E il politologo Bojan Vranić vede una novità nella reazione di Belgrado.
– I segnali della Russia riguardo ai nuovi conflitti in Kosovo sono una continuazione della loro solita politica per la regione dei Balcani occidentali. La notizia è una tiepida, forse inesistente, reazione del funzionario di Belgrado alla mano tesa di Mosca. Prima della guerra in Ucraina, in situazioni simili, il presidente Vučić è stato tra i primi a chiamare l’ambasciatore russo per consultazioni e dichiarazioni di sostegno hanno fatto notizia sui media. Ora sembra che gli aiuti russi siano visti con più cautela, perché irriterebbero ulteriormente Bruxelles già elettrizzata dalle nuove barricate – ha detto Vranić a Danas.

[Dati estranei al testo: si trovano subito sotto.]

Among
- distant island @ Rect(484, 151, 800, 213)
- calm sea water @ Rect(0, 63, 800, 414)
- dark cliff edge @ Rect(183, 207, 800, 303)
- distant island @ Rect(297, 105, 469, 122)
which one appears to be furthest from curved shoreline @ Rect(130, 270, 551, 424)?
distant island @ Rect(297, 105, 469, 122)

Mentre Dragoslav Rašeta, cercatore della Nuova Terza Via, non vede alcun vantaggio per Vučić.
– Il presidente Vučić non vuole assolutamente più essere associato alla Russia nel contesto della risoluzione della crisi in Kosovo, soprattutto a causa della tossicità di Mosca. D’altra parte, la Russia non può aiutare in alcun modo la Serbia perché la sua influenza in Europa è crollata dal marzo di quest’anno, anche nei Balcani. Associare oggi la Serbia alla Russia alimenta solo la retorica di Kurti secondo cui la Serbia è una piccola Russia ed erede del regime repressivo di Milosevic degli anni ’90 – conclude Rašeta per Danas.